Objective:
Copy out the records verbatim, from the line containing "This scene, as shown, among" through the end of the records, including both ends.

(Extracted records)
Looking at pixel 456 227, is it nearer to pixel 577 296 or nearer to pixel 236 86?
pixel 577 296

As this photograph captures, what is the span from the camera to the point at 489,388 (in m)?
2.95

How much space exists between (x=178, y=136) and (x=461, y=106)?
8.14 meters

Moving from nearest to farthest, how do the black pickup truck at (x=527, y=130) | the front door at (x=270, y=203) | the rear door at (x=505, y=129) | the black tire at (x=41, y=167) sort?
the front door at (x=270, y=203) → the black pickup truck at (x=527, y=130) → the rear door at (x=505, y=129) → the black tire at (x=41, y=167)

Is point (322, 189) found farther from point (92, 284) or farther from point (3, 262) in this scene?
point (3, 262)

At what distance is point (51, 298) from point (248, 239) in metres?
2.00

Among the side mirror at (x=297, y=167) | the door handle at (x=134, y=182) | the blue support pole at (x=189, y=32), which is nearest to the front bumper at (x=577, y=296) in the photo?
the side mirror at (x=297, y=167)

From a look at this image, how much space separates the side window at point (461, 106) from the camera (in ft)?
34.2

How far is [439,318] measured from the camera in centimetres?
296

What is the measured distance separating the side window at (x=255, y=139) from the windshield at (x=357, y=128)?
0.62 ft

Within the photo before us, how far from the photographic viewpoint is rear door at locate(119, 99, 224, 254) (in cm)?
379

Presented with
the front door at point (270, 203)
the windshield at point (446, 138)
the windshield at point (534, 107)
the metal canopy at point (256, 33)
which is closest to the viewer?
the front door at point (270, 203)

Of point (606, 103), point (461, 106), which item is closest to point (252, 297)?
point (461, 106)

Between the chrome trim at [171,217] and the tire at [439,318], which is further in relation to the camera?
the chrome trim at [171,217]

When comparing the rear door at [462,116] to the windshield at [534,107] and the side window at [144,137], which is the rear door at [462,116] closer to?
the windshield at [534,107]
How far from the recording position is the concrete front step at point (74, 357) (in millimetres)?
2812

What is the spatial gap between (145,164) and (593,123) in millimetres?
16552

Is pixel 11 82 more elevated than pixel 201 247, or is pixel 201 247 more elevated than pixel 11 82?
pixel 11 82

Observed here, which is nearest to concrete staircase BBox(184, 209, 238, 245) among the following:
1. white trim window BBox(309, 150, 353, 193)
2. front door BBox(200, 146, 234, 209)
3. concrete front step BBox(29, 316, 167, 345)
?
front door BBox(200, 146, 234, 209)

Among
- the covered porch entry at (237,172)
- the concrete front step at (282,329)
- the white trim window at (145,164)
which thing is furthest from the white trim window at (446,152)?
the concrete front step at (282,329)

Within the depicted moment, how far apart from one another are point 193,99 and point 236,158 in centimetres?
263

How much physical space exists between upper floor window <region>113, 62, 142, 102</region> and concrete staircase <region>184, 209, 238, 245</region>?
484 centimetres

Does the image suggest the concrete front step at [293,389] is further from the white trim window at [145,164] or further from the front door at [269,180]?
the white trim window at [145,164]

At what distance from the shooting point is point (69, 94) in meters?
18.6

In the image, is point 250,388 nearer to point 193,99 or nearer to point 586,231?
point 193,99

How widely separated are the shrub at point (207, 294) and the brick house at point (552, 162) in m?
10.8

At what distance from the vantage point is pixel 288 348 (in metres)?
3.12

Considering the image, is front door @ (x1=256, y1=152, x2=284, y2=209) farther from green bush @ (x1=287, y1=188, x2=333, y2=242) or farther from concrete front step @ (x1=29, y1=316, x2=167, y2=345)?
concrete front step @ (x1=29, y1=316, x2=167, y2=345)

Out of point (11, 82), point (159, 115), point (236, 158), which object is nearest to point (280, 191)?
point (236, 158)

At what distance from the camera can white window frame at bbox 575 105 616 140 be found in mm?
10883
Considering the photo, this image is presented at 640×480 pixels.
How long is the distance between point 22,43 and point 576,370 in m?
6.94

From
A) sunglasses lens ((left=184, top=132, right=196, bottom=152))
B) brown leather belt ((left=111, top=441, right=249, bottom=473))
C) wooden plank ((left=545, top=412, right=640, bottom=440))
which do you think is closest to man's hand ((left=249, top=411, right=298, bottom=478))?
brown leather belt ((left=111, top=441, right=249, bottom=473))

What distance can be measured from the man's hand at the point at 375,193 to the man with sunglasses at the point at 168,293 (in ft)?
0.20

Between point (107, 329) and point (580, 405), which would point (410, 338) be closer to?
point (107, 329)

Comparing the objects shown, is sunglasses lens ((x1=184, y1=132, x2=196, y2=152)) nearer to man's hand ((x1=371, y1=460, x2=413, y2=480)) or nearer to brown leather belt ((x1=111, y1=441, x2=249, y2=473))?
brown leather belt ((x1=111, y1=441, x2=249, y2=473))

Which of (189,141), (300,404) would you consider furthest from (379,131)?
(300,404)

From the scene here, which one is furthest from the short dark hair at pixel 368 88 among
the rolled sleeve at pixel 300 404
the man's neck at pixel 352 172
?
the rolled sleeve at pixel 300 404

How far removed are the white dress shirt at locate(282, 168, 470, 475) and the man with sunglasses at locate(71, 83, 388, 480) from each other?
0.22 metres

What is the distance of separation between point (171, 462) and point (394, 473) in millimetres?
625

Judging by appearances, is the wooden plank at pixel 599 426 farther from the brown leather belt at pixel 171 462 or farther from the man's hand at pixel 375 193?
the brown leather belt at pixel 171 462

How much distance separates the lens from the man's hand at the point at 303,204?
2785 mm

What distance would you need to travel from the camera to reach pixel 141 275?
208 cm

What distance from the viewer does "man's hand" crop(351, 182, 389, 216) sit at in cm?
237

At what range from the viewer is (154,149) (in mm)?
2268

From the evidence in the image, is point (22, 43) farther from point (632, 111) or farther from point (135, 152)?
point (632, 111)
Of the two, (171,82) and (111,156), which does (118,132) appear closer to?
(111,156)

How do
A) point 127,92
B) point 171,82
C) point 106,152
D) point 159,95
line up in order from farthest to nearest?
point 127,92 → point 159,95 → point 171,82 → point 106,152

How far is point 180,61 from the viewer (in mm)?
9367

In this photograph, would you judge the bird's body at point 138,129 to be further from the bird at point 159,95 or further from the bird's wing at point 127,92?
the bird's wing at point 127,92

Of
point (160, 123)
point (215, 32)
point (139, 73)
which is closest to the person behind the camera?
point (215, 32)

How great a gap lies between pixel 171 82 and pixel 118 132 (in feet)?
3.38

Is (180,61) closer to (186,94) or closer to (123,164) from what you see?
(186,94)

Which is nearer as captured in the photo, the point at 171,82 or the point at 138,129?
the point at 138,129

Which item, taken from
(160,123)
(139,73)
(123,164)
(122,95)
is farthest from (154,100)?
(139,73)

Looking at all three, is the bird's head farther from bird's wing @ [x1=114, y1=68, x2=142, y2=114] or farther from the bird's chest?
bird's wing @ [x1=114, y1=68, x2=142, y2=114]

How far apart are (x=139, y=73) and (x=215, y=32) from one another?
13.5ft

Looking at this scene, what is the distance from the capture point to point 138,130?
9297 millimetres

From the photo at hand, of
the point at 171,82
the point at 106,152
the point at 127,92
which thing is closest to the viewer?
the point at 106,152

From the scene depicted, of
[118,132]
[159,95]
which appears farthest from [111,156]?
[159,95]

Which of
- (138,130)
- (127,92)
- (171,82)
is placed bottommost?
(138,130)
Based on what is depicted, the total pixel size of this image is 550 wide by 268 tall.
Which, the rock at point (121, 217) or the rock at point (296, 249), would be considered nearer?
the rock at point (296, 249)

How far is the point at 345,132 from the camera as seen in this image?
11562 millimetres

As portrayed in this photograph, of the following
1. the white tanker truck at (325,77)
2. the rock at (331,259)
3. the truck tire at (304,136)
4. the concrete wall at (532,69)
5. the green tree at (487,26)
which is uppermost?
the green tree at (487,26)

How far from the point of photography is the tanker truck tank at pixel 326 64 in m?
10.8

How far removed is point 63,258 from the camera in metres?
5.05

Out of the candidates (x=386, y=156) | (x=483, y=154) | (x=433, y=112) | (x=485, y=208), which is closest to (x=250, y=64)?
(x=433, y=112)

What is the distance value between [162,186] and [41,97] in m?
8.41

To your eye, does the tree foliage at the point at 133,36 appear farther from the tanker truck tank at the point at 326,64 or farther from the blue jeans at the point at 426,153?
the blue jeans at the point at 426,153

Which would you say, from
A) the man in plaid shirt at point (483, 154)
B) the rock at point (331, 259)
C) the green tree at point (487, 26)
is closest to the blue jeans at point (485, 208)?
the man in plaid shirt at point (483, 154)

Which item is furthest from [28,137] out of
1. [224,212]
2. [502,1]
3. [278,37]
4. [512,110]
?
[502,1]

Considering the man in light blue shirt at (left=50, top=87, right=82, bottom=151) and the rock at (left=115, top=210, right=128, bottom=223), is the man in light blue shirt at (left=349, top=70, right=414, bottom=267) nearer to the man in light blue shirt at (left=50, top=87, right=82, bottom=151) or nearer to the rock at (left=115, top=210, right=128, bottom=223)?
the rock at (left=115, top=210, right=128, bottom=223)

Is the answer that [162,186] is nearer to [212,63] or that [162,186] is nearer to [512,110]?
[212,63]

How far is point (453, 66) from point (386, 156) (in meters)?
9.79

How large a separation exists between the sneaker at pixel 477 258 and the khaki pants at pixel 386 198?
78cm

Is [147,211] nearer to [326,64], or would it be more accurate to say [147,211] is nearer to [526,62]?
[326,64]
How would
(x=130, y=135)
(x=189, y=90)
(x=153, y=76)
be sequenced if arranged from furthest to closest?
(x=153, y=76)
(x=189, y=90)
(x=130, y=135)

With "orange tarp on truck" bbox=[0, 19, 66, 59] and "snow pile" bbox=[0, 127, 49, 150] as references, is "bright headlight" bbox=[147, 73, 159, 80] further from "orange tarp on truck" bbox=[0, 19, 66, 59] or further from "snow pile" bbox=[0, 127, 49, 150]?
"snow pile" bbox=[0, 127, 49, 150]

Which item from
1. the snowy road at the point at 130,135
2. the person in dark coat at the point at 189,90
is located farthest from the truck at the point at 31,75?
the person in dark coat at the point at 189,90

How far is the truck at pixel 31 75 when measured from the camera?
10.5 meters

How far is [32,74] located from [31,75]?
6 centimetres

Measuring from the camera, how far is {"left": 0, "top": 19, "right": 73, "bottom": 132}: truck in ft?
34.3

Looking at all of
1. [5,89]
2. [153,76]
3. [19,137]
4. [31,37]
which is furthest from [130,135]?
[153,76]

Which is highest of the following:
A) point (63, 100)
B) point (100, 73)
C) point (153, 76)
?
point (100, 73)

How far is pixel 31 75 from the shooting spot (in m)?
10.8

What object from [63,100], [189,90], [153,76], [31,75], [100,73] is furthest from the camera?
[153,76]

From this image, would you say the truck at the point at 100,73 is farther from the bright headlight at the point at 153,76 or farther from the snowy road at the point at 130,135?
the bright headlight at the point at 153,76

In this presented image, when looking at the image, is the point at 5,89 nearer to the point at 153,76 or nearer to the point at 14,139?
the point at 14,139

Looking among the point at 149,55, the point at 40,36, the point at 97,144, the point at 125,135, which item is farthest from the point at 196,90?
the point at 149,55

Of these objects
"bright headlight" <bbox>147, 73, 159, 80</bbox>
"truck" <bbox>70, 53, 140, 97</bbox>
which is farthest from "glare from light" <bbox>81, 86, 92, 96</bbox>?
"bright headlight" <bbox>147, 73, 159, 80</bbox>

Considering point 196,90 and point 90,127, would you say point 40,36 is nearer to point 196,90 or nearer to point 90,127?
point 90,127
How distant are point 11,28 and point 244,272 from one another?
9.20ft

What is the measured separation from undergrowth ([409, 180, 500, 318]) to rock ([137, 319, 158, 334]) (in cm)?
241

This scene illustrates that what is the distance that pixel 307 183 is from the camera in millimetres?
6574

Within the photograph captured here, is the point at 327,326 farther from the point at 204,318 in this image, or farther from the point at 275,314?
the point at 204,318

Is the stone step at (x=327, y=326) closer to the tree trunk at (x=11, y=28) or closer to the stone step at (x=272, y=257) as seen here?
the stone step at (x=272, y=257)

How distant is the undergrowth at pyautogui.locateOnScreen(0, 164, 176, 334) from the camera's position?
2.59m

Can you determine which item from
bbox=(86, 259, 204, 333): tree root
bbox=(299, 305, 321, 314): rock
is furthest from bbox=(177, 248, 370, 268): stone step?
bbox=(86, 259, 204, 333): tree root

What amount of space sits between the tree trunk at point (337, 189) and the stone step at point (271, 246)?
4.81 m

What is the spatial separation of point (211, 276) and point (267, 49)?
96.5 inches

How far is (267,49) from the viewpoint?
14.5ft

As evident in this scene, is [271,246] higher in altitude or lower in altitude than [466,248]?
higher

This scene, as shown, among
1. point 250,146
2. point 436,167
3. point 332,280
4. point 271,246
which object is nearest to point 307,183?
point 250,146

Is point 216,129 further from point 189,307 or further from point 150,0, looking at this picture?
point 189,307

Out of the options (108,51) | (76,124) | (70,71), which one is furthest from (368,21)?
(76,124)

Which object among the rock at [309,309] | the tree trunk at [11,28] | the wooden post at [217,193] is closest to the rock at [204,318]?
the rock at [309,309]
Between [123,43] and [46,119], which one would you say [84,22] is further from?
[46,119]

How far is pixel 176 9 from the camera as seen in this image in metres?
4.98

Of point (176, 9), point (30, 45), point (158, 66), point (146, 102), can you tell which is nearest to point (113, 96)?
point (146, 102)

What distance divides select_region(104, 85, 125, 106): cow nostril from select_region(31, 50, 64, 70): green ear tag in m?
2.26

Reply:
This scene, as shown, among
1. point 250,146
2. point 436,167
3. point 332,280
4. point 271,246
which object is nearest to point 307,183?
point 250,146

Is point 216,129 further from point 189,307 or further from point 150,0, looking at this picture?
point 189,307

Out of the options (108,51) | (76,124) | (70,71), which one is furthest from (368,21)?
(76,124)

Which object among the rock at [309,309] | the tree trunk at [11,28] | the wooden post at [217,193] is closest to the rock at [204,318]?
the rock at [309,309]
Between [123,43] and [46,119], which one would you say [84,22] is further from?
[46,119]

How far is pixel 176 9 from the camera as seen in this image in metres?
4.98

Of point (176, 9), point (30, 45), point (158, 66), point (146, 102), can you tell which is nearest to point (113, 96)?
point (146, 102)

What distance divides select_region(104, 85, 125, 106): cow nostril from select_region(31, 50, 64, 70): green ear tag in m?
2.26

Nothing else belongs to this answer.